One of the things I’ve always liked is linked content. Yet support for crosslinks in Jekyll seems to be lacking; you can write a Liquid expression to look up other posts but it’s nontrivial and, honestly, wants more knowledge of Liquid and Jekyll internals than I want.

I use slug in Jekyll front matter to help me build links - and it turns out I can use that. I now have a “wikilink” plugin that allows me to have an expression to refer to other pages.

It looks like this in Markdown: {% wikilink 'slug-reference' 'Optional Title' %}. With this, I can refer to a page’s slug and have the title injected as the link text, or I can provide my own text. A broken link like {% wikilink 'not-a-real-slug' 'this is not a real destination' %} gets rendered like: this is not a real destination so that I can see it easily when I get something wrong; it also emits a warning in the build process.

A real destination - like a reference to the “fiction” archives - looks like this: Fiction Archives. The actual Markdown for that link looks like this: {% wikilink 'fiction-slug' 'Fiction Archives' %}.

There’s also external slug support. I have a data file with a set of common external links and I can use them as fallbacks - so if I have a slug for jekyll it’ll use my internal link, but if I don’t, I can use {% wl 'jekyll' %} and have that generate a viable reference. (This is how the next paragraph works, actually!)

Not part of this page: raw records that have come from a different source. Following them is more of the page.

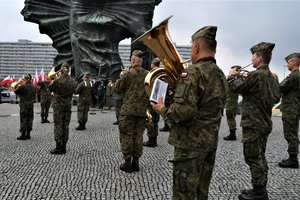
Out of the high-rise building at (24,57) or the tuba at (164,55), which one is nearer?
the tuba at (164,55)

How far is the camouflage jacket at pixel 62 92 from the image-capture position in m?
7.68

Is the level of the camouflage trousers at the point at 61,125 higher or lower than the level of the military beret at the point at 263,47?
lower

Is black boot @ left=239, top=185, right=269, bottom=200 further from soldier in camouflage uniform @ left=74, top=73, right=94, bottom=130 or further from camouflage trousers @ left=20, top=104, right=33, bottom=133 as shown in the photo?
soldier in camouflage uniform @ left=74, top=73, right=94, bottom=130

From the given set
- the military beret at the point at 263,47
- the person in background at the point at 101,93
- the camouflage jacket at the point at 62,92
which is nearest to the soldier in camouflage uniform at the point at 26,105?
the camouflage jacket at the point at 62,92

If you use Jekyll, well… how do you address the crossreferencing problem? I feel like this should be distressingly common, really, and maybe I’m solving a problem that’s already been solved, and I just haven’t seen it. If you’d like me to build a project out of the wikilink plugin, feel free to let me know - but note that I’m not really a Ruby developer, so you’ll have to provide some clear guidance for me to do it well.